In the command output, check the nodes.node_name.fs field to determine the free disk space on that node.
Try to increase the disk space on all nodes.
If increasing the disk space is not possible, try adding a new data node to the cluster.
If adding a new data node is problematic, decrease the total cluster redundancy policy.
1. Check the current redundancyPolicy.
```
oc -n openshift-logging get es elasticsearch -o jsonpath='{.spec.redundancyPolicy}'
```
  If you are using a ClusterLogging CR, enter:
```
oc -n openshift-logging get cl -o jsonpath='{.items[*].spec.logStore.elasticsearch.redundancyPolicy}'
```
2. If the cluster redundancyPolicy is higher than SingleRedundancy, set it to SingleRedundancy and save this change.

If the preceding steps do not fix the issue, delete the old indices.

Check the status of all indices on Elasticsearch.

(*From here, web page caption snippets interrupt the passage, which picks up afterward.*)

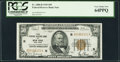 Small Size:Federal Reserve Bank Notes, Fr. 1880-B $50 1929 Federal Reserve Bank Note. PCGS Very Choice New 64PPQ.. ...
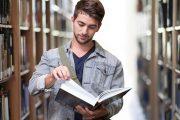 De bachiller a universitario. ¿Cómo hacerle frente a la transición?
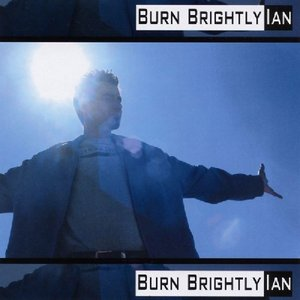 Image pour 'Burn Brightly'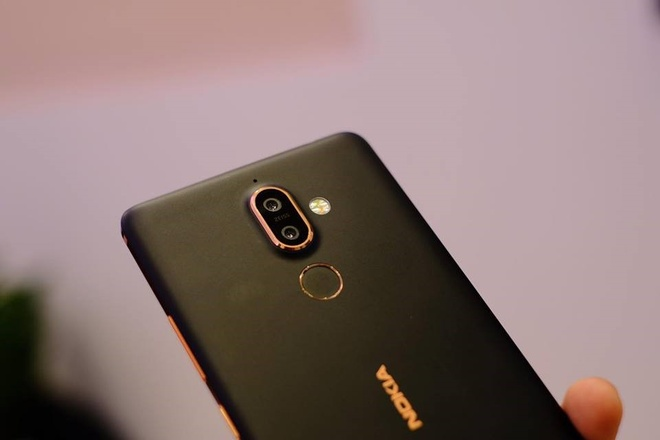 Nokia 7 Plus: Man hinh 18:9, chip Snapdragon 660 hinh anh 4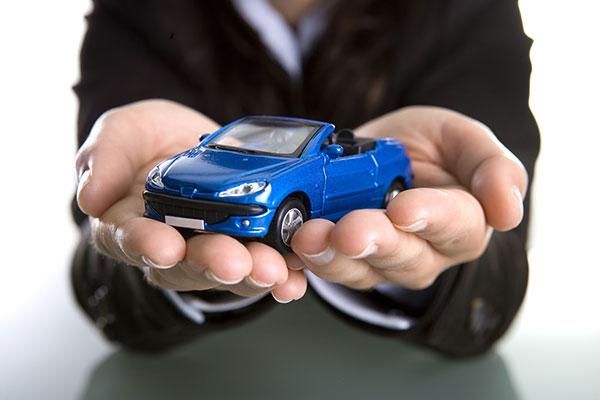 6 Reasons Why You Really Need Auto Insurance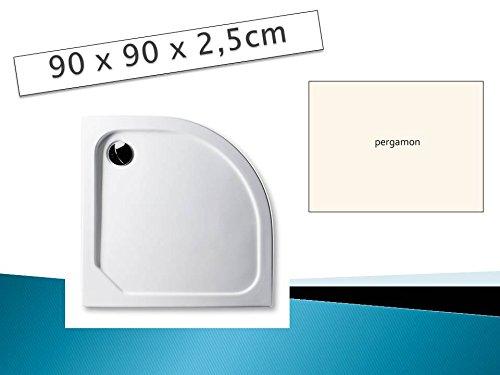 Acryl Duschwanne 90 x 90 cm Radius 55 Farbe: PERGAMON superflach Viertelkreis Dusche / Duschtasse / Brausewanne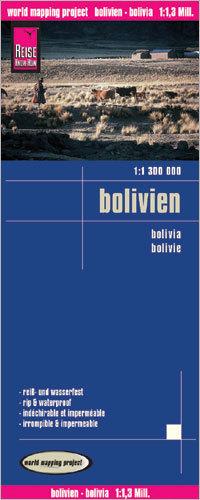 BOLIWIA mapa wodoodporna  1:1 300 000 REISE KNOW HOW 2016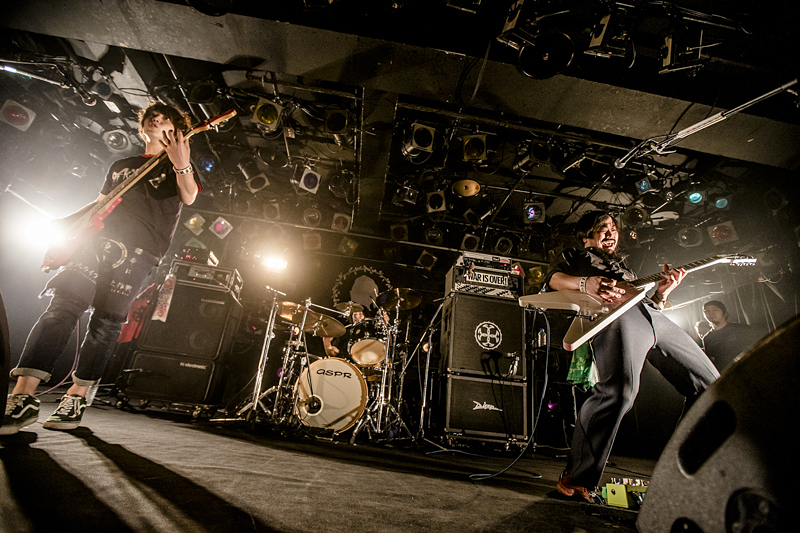 WTLRFtour-6.jpg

oc exec -n openshift-logging -c elasticsearch <elasticsearch_pod_name> -- indices

Identify an old index that can be deleted.

Delete the index.

oc exec -n openshift-logging -c elasticsearch <elasticsearch_pod_name> -- es_util --query=<elasticsearch_index_name> -X DELETE

Additional resources

Search for “redundancyPolicy” in the “Sample ClusterLogging custom resource (CR)” in About the Cluster Logging custom resource
Search for “ElasticsearchDiskSpaceRunningLow” in About Elasticsearch alerting rules.
Search for “Free up or increase disk space” in the Elasticsearch topic, Fix a red or yellow cluster status.

Elasticsearch FileDescriptor Usage is high

Based on current usage trends, the predicted number of file descriptors on the node is insufficient.

Troubleshooting

Check and, if needed, configure the value of max_file_descriptors for each node, as described in the Elasticsearch File descriptors topic.

Additional resources

Search for “ElasticsearchHighFileDescriptorUsage” in About Elasticsearch alerting rules.
Search for “File Descriptors In Use” in OpenShift Logging dashboards.